# EXERCISE GOAL
Write the material below as a JSON list of strings, with one string per line and no blank lines.
========
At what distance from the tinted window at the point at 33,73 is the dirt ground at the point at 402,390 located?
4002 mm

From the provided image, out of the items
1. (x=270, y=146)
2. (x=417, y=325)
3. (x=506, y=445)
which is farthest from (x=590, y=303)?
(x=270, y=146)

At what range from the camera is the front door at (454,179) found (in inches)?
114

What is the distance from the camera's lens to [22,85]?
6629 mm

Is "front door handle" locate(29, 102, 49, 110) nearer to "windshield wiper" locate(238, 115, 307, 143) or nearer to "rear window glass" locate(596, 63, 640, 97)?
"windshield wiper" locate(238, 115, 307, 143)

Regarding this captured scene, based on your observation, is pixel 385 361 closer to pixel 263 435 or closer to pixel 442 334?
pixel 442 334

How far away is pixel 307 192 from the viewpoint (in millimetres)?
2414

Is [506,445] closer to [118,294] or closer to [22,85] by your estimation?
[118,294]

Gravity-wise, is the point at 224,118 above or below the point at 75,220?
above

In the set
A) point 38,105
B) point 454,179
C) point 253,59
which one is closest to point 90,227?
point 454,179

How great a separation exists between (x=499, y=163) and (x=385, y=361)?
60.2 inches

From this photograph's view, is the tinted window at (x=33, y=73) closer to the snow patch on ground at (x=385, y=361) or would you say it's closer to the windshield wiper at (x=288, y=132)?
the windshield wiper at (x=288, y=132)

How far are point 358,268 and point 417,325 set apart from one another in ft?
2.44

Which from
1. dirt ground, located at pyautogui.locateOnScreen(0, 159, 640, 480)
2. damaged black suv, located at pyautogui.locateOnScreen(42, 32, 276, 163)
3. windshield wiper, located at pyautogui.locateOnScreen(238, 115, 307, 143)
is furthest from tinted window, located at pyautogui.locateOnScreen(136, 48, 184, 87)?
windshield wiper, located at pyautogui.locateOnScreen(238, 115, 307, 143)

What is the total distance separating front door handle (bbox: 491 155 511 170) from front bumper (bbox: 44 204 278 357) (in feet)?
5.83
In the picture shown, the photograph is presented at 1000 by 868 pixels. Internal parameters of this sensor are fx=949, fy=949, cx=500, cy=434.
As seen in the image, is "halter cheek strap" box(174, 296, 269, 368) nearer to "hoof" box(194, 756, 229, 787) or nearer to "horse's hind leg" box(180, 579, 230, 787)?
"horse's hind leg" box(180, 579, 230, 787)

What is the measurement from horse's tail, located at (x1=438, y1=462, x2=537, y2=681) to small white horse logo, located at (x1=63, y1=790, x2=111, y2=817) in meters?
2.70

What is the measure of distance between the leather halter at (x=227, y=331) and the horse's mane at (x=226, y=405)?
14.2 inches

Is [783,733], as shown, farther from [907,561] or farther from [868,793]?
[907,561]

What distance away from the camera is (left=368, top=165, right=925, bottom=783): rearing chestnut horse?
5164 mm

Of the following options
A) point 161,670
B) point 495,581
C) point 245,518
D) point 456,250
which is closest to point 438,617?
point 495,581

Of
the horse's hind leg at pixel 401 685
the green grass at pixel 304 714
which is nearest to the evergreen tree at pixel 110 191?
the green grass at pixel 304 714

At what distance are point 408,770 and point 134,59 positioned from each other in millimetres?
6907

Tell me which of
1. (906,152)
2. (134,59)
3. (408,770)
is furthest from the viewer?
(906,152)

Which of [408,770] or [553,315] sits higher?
========
# WORKED ANSWER
[
  "At what distance from the tinted window at the point at 33,73 is the dirt ground at the point at 402,390 located?",
  "4002 mm",
  "From the provided image, out of the items",
  "1. (x=270, y=146)",
  "2. (x=417, y=325)",
  "3. (x=506, y=445)",
  "which is farthest from (x=590, y=303)?",
  "(x=270, y=146)",
  "At what range from the camera is the front door at (454,179) found (in inches)?",
  "114",
  "What is the distance from the camera's lens to [22,85]?",
  "6629 mm",
  "Is \"front door handle\" locate(29, 102, 49, 110) nearer to \"windshield wiper\" locate(238, 115, 307, 143) or nearer to \"rear window glass\" locate(596, 63, 640, 97)?",
  "\"windshield wiper\" locate(238, 115, 307, 143)",
  "Regarding this captured scene, based on your observation, is pixel 385 361 closer to pixel 263 435 or closer to pixel 442 334?",
  "pixel 442 334",
  "How far away is pixel 307 192 from the viewpoint (in millimetres)?",
  "2414",
  "Is [506,445] closer to [118,294] or closer to [22,85] by your estimation?",
  "[118,294]",
  "Gravity-wise, is the point at 224,118 above or below the point at 75,220?",
  "above",
  "In the set",
  "A) point 38,105",
  "B) point 454,179",
  "C) point 253,59",
  "which one is closest to point 90,227?",
  "point 454,179",
  "How great a separation exists between (x=499, y=163) and (x=385, y=361)?",
  "60.2 inches",
  "From this photograph's view, is the tinted window at (x=33, y=73) closer to the snow patch on ground at (x=385, y=361) or would you say it's closer to the windshield wiper at (x=288, y=132)?",
  "the windshield wiper at (x=288, y=132)",
  "How far are point 358,268 and point 417,325 set apart from one another in ft?",
  "2.44",
  "Which from",
  "1. dirt ground, located at pyautogui.locateOnScreen(0, 159, 640, 480)",
  "2. damaged black suv, located at pyautogui.locateOnScreen(42, 32, 276, 163)",
  "3. windshield wiper, located at pyautogui.locateOnScreen(238, 115, 307, 143)",
  "is furthest from tinted window, located at pyautogui.locateOnScreen(136, 48, 184, 87)?",
  "windshield wiper, located at pyautogui.locateOnScreen(238, 115, 307, 143)",
  "What is the total distance separating front door handle (bbox: 491 155 511 170) from front bumper (bbox: 44 204 278 357) (in feet)?",
  "5.83",
  "In the picture shown, the photograph is presented at 1000 by 868 pixels. Internal parameters of this sensor are fx=949, fy=949, cx=500, cy=434.",
  "As seen in the image, is \"halter cheek strap\" box(174, 296, 269, 368) nearer to \"hoof\" box(194, 756, 229, 787) or nearer to \"horse's hind leg\" box(180, 579, 230, 787)?",
  "\"horse's hind leg\" box(180, 579, 230, 787)",
  "What is the measurement from horse's tail, located at (x1=438, y1=462, x2=537, y2=681) to small white horse logo, located at (x1=63, y1=790, x2=111, y2=817) in meters?",
  "2.70",
  "What is the measure of distance between the leather halter at (x=227, y=331) and the horse's mane at (x=226, y=405)?",
  "14.2 inches",
  "Is [783,733], as shown, farther from [907,561] or farther from [868,793]?",
  "[907,561]",
  "What distance away from the camera is (left=368, top=165, right=925, bottom=783): rearing chestnut horse?",
  "5164 mm",
  "Of the following options",
  "A) point 161,670",
  "B) point 495,581",
  "C) point 245,518",
  "D) point 456,250",
  "which is closest to point 438,617?",
  "point 495,581",
  "Of",
  "the horse's hind leg at pixel 401 685",
  "the green grass at pixel 304 714",
  "which is nearest to the evergreen tree at pixel 110 191?",
  "the green grass at pixel 304 714",
  "At what distance are point 408,770 and point 134,59 positioned from each other in millimetres?",
  "6907",
  "Tell me which of",
  "1. (906,152)",
  "2. (134,59)",
  "3. (408,770)",
  "is furthest from the viewer?",
  "(906,152)",
  "Which of [408,770] or [553,315] sits higher?"
]